Please reproduce, word for word, the stretch of the Lincoln film review from "Lincoln lacked social" through "on the politics.".

┌─ EXCERPT PROVIDED

Monday, February 17, 2014

Lincoln

Happy President’s Day everyone! Today, I would like to honor my personal favorite president, Abraham Lincoln. And what better way to do that then by taking a look at Steven Spielberg’s 2012 historically accurate masterpiece, “Lincoln.”

The late Roger Ebert said, “I've rarely been more aware than during Steven Spielberg's "Lincoln" that Abraham Lincoln was a plain-spoken, practical, down-to-earth man from the farmlands of Kentucky, Indiana and Illinois. He had less than a year of formal education and taught himself through his hungry reading of great books. I still recall from a childhood book the image of him taking a piece of charcoal and working out mathematics by writing on the back of a shovel.”

Lincoln lacked social polish but he had a vast amount of knowledge on human nature and was smart in that area. The trademark of this great President, played so powerfully by the great Daniel Day-Lewis, is calm self-confidence, patience and an eagerness to play politics in a realistic way. The film looks at the final months of Lincoln’s life, including the passage of the 13th Amendment that ended slavery, the surrender of the Confederacy and his assassination. Rarely has a film focused really carefully to the details on the politics.

Lincoln believed that slavery was morally wrong, but he also thought the 13th Amendment was an effort in cutting away the financial establishments of the Confederacy. In this film, the passage from the 13th Amendment is guided by William Seward, played by David Strathairn, his secretary of state, and by Rep. Thaddeus Stevens, played by Tommy Lee Jones, the most powerful abolitionist in the House. Any performance in this movie does not depend on self-conscious histrionics. Particularly, Jones plays a crafty weirdo with some secret hiding areas in his heart.

The capital city of Washington is portrayed in this film as a vicious gathering of politicians on the make. The images by Janusz Kaminski, Spielberg’s frequent cinematographer, use earth tones and muted indoor lighting. Ebert mentioned, “The White House is less a temple of state than a gathering place for wheelers and dealers. This ambience reflects the descriptions in Gore Vidal's historical novel "Lincoln," although the political and personal details in Tony Kushner's concise, revealing dialogue is based on "Team of Rivals: The Political Genius of Abraham Lincoln" by Doris Kearns Goodwin. The book is well-titled.” The film is not about an icon of history, but about a President who was disrespected by some of his political opponents as (Ebert puts it) “just a hayseed from the backwoods.”

└─
┌─ DATASET CONTENT

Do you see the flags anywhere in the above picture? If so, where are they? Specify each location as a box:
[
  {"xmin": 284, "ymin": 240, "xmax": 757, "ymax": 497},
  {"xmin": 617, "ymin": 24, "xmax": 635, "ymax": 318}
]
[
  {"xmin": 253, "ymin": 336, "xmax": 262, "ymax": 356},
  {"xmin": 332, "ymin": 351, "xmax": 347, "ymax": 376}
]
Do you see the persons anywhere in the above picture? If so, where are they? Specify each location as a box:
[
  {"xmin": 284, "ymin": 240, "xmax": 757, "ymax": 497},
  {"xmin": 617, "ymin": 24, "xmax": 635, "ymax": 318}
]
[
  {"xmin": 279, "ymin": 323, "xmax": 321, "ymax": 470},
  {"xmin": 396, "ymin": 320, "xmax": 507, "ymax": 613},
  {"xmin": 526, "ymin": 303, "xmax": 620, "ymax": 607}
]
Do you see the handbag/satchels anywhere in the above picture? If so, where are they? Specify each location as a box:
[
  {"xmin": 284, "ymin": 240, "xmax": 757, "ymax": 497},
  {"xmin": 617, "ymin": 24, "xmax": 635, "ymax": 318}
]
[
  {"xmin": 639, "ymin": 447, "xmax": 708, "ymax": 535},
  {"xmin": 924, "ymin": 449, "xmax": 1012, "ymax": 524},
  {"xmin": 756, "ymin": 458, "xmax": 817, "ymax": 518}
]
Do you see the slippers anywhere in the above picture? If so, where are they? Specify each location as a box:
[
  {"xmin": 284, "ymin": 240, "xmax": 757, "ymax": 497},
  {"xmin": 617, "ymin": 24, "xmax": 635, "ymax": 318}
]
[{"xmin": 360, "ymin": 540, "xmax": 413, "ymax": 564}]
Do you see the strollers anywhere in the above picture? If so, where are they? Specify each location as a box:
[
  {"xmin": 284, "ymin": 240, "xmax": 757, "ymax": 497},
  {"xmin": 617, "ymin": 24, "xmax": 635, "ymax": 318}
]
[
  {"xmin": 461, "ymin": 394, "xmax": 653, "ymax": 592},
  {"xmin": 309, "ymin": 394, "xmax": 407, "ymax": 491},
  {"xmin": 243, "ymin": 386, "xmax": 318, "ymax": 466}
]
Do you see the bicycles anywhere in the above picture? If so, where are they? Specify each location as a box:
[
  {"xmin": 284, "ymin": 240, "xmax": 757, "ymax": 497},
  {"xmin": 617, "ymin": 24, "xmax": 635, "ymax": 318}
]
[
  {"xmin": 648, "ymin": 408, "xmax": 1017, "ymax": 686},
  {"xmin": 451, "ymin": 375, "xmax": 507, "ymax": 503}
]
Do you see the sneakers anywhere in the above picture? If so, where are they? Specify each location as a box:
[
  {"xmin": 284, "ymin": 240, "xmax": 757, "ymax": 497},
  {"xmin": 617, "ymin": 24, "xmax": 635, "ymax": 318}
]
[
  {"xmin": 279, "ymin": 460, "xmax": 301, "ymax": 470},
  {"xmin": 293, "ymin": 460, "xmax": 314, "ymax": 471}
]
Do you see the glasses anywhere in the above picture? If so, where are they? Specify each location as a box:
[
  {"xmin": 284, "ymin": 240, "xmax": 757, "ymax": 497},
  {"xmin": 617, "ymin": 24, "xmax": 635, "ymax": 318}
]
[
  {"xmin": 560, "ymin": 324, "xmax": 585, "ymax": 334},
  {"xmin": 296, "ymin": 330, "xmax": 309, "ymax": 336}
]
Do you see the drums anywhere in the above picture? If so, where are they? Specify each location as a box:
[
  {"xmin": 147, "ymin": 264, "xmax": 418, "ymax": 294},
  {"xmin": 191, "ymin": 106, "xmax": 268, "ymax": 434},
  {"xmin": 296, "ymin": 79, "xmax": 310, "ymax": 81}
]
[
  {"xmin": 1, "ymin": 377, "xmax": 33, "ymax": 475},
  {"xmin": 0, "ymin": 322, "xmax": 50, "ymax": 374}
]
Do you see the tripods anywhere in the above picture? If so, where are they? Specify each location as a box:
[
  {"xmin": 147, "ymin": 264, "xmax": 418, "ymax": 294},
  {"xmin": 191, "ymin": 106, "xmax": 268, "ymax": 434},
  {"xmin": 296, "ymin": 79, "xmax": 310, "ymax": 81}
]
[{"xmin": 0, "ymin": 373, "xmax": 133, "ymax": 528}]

└─

SOLUTION:
Lincoln lacked social polish but he had a vast amount of knowledge on human nature and was smart in that area. The trademark of this great President, played so powerfully by the great Daniel Day-Lewis, is calm self-confidence, patience and an eagerness to play politics in a realistic way. The film looks at the final months of Lincoln’s life, including the passage of the 13th Amendment that ended slavery, the surrender of the Confederacy and his assassination. Rarely has a film focused really carefully to the details on the politics.